# No sex since 1955



## m33kr0b (Apr 26, 2007)

A crusty old Marine Sergeant Major found himself at a gala event 
hosted by a local liberal arts college. There was no shortage of 
extremely young, idealistic ladies in attendance, one of whom 
approached the Sergeant Major for conversation. 

"Excuse me, Sergeant Major, but you seem to be a very serious 
man. Is something bothering you?" 

"Negative, ma'am. Just serious by nature." 

The young lady looked at his awards and decorations and said, 
"It looks like you have seen a lot of action." 

"Yes, ma'am, a lot of action." 

The young lady, tiring of trying to start up a conversation, said, 
"You know, you should lighten up a little. 
Relax and enjoy yourself." 

The Sergeant Major just stared at her in his serious manner. 

Finally the young lady said, "You know, I hope you don't take 
this the wrong way, but when is the last time you had sex?" 

"1955, ma'am." 

"Well, there you are. You really need to chill out and quit taking 
everything so seriously! I mean, no sex since 1955! 

She took his hand and led him to a private room where she 
proceeded to "relax" him several times. 

Afterwards, panting for breath, she leaned against his bare chest 
and said, "Wow, you sure didn't forget much since 1955!" 

The Sergeant Major, glancing at his watch, said in his 
matter-of-fact voice, "I hope not, it's only 2130 now." 
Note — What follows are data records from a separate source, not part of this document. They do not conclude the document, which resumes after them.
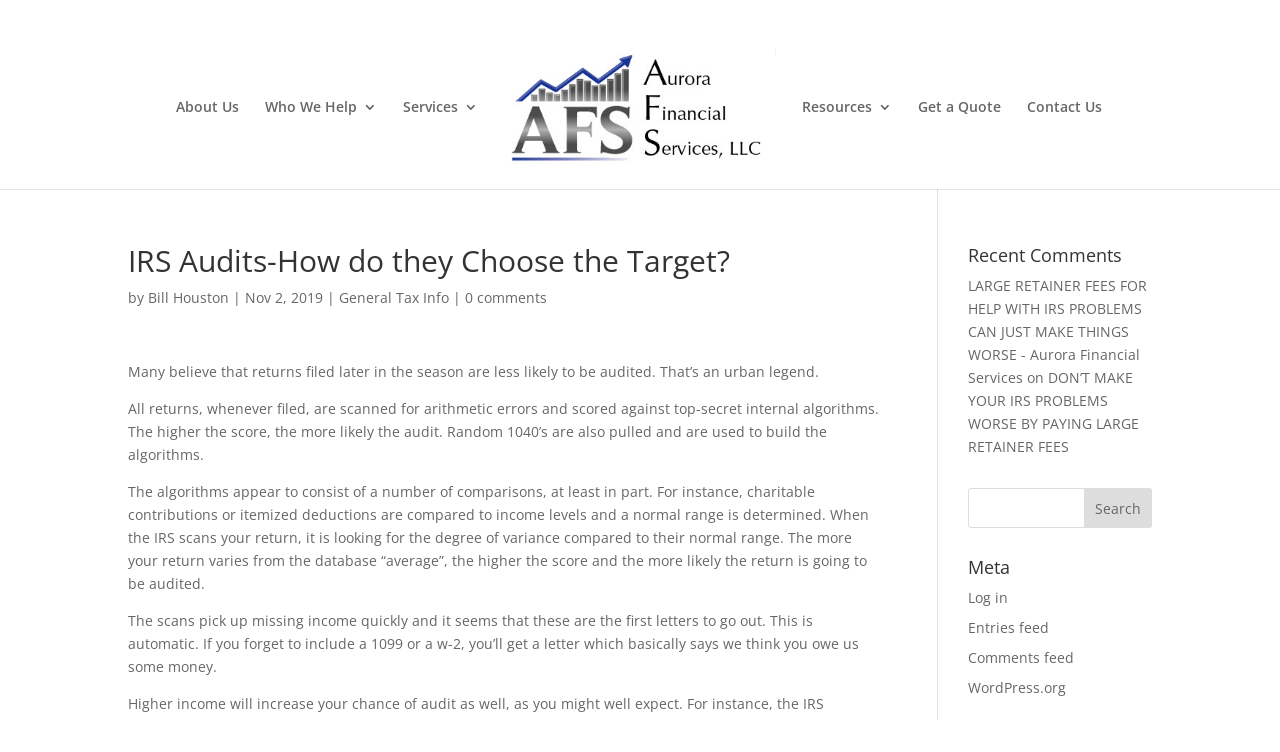

--- FILE ---
content_type: text/css
request_url: https://afsnodebt.com/wp-content/themes/divichild/style.css?ver=4.27.4
body_size: 452
content:
/*
Theme Name: Divi Child Theme
Theme URI: http://www.bamboobookkeeping.net/AuroraFinancialServices/wp-content/themes/divichild
Description: Divi Child Theme
Author: Todd Goodrich
Author URI: 
Template: Divi
Version: 1.0.0
*/

@import url("../Divi/style.css");

/* =Theme customization starts here
------------------------------------------------------- */

img {
    border-radius: 10px;
}

.footer-widget {
    margin-bottom: 30px !important;
}

#footer-widgets {
    padding-top: 30px;
}

.footer-widget {
	text-align: center;
}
(Don't ya love military time)


----------



## FF/EMT Sam (Apr 26, 2007)

BUHWAH HA HA HA HA HA HA HA HA HA!!!!

Holy cow, I just spurted an entire mouthful of root beer out onto the keyboard when I read that...You made my day; thanks!


----------



## Mercy4Angels (Apr 27, 2007)

HAHAHAHAHAHAHAHAHAHAHHA

fell off my seat !!! good one !!


----------



## MMiz (Apr 27, 2007)

I LOLed.


----------



## davis513 (Apr 27, 2007)

Holy Cow I just sprayed coffee all over my computer screen :lol: 

From a former Marine, let me say... That was funny!!!!!!!


----------



## Airwaygoddess (May 11, 2007)

Loved It!!!^_^ ^_^ ^_^


----------



## cdnstudentparamedic (May 11, 2007)

Excellent


----------



## medman123 (May 13, 2007)

That made my day!


----------



## Artique (May 14, 2007)

Very witty. Most jokes go past me or have no impact but I like this.


----------



## emt 92591 (Sep 8, 2007)

Good stuff i wanna see more


----------



## PArescueEMT (Sep 8, 2007)

Immediate repost as bulliten on myspace... funny as hell

Nice


----------



## Aileana (Oct 2, 2007)

hahahahaha that's hilarious...I actually couldn't stop laughing  
especially hilarious because I can't help but constantly think in military time these days (have to convert after getting weird looks when asked the time )


----------



## JerzEmt (Oct 24, 2007)

Classic ! I will remember that!


----------